An employer cannot be liable for direct disability discrimination, discrimination arising from disability or failure to make reasonable adjustments unless it knew, or should have known, about the employee's disability.
The EHRC Employment Code says that "an employer must do all they can reasonably be expected to do to find out if a worker has a disability" (paragraphs 5.15 and 6.19). An employer cannot claim that it did not know about a person’s disability if the employer’s agent or employee (for example, an occupational health adviser, HR officer or line manager) knows in that capacity of the disability. The EHRC Code makes it clear that such knowledge is imputed to the employer (paragraphs 5.17 and 6.21). Employers therefore need to ensure that where information about disabled people may come through different channels, there is a confidential way to bring that information together to make it easier for the employer to fulfil its duties under the Equality Act 2010 (paragraphs 5.17 and 6.21). The only exception provided in the EHRC Code is where the information is given to a person providing services to workers independently to the employer, such as an independent counselling service, where information will not be imputed to the employer (paragraphs 5.18 and 6.22).

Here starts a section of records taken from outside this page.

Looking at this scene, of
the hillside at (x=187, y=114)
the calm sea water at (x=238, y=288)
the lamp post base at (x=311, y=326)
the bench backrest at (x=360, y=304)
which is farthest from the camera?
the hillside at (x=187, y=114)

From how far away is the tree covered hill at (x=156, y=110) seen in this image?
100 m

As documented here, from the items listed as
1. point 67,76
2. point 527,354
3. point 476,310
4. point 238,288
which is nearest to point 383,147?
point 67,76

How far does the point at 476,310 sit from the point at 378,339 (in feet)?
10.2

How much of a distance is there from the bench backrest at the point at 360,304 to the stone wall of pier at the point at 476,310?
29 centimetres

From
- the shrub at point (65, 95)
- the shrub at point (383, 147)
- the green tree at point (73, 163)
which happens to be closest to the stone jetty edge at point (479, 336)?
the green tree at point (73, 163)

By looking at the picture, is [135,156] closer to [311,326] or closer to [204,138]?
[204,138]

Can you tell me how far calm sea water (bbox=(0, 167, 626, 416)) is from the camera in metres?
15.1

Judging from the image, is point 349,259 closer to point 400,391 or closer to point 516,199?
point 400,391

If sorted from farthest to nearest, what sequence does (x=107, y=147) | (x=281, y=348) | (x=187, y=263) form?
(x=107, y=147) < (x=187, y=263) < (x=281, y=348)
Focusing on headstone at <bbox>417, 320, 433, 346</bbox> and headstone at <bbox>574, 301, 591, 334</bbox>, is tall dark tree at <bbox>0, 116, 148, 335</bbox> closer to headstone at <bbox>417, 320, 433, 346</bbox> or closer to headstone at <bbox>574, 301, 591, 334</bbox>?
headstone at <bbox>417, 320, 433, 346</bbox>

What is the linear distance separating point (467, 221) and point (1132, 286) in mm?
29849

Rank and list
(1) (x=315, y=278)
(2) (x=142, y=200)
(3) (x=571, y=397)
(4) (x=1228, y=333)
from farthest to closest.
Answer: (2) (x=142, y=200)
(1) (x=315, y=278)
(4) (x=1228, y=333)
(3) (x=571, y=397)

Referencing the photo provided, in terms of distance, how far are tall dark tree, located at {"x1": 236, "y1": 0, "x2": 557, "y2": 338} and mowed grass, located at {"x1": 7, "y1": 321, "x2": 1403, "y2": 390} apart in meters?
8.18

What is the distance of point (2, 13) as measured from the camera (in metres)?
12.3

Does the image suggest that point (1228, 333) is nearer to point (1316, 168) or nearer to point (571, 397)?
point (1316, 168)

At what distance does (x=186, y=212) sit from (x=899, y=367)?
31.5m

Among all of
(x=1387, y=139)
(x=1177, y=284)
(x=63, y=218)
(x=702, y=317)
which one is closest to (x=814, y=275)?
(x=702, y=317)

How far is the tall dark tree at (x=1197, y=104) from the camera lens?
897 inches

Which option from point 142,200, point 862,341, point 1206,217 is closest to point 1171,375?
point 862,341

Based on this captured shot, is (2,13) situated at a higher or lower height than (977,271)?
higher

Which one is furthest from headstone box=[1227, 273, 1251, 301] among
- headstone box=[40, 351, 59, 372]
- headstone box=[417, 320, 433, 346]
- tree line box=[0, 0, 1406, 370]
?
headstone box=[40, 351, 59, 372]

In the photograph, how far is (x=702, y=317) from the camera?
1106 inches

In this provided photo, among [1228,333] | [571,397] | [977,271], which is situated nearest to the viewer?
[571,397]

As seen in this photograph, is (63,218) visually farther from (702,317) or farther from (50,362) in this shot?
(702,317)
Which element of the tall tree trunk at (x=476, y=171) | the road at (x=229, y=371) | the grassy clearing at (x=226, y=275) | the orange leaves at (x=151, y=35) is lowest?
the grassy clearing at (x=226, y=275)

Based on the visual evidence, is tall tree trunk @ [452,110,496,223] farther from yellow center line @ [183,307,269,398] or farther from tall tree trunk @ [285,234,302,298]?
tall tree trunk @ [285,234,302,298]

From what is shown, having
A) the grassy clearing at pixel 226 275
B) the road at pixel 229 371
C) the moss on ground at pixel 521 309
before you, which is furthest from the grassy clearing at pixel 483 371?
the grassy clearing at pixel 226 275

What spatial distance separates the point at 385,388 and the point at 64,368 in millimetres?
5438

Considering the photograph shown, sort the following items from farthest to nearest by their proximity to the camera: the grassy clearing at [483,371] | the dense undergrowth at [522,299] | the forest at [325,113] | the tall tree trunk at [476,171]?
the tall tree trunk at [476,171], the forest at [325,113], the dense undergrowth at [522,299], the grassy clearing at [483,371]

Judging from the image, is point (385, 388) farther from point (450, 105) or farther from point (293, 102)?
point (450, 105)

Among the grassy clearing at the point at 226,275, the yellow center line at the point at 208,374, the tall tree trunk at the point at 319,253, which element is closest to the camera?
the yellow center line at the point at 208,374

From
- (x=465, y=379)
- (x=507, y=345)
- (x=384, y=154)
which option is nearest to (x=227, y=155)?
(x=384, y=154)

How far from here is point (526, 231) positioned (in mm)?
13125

Whether the employer will be deemed to have knowledge of disability in the circumstances described may depend on several things, such as what the employee actually said, the nature of their impairment and the working relationship between the employee and the line manager. For example, if the employee said "I was diagnosed as HIV positive 3 years ago" to the manager they directly report to, this is likely to constitute knowledge, HIV being a deemed disability. Whereas if the employee says "I've been feeling down for a while now", the issue will be less clear cut: it will not be clear from what has been said that the employee is suffering from a disability within the section 6 definition in the Equality Act 2010 without further investigation.
The employer may seek to argue that the knowledge should not be imputed to it as the information was not received by the line manager in their capacity as such, given that it was provided in a personal conversation outside of work. However, we are not aware of any case law that has tested this. In terms of the employee's request for confidentiality, in Hartman v South Essex Mental Health Community Care NHS Trust and other cases  IRLR 293, the Court of Appeal held that if an employee discloses confidential information about their health to their employer's occupational health (OH) provider, the employer should only be deemed to have knowledge of the information actually provided to it by the OH provider. Applying this to the circumstances may provide grounds for the employer to argue that the line manager's knowledge should not be imputed to the employer in circumstances where the information was received in the line manager's personal capacity and has not been passed to anyone else in the business.
However, a court may more readily infer knowledge from a line manager than an OH adviser in circumstances similar to Hartman, given the direct working relationship between a line manager and employee as well as the closer connection between the line manager and employer. The position would likely be different if the employee consents to the disclosure of the information. For instance, the EHRC Code provides an example where an OH adviser becomes aware of a worker's disability that is relevant to the employee's work, the worker consents to this information being disclosed to the employer, but the OH adviser does not pass that information on to HR or to the worker's line manager. The EHRC Code provides that, as the OH adviser is acting as the employer’s agent, it is not a defence for the employer to claim that it did not know about the worker's disability. This is because the information gained by the adviser on the employer's behalf is attributed to the employer (paragraph 5.18).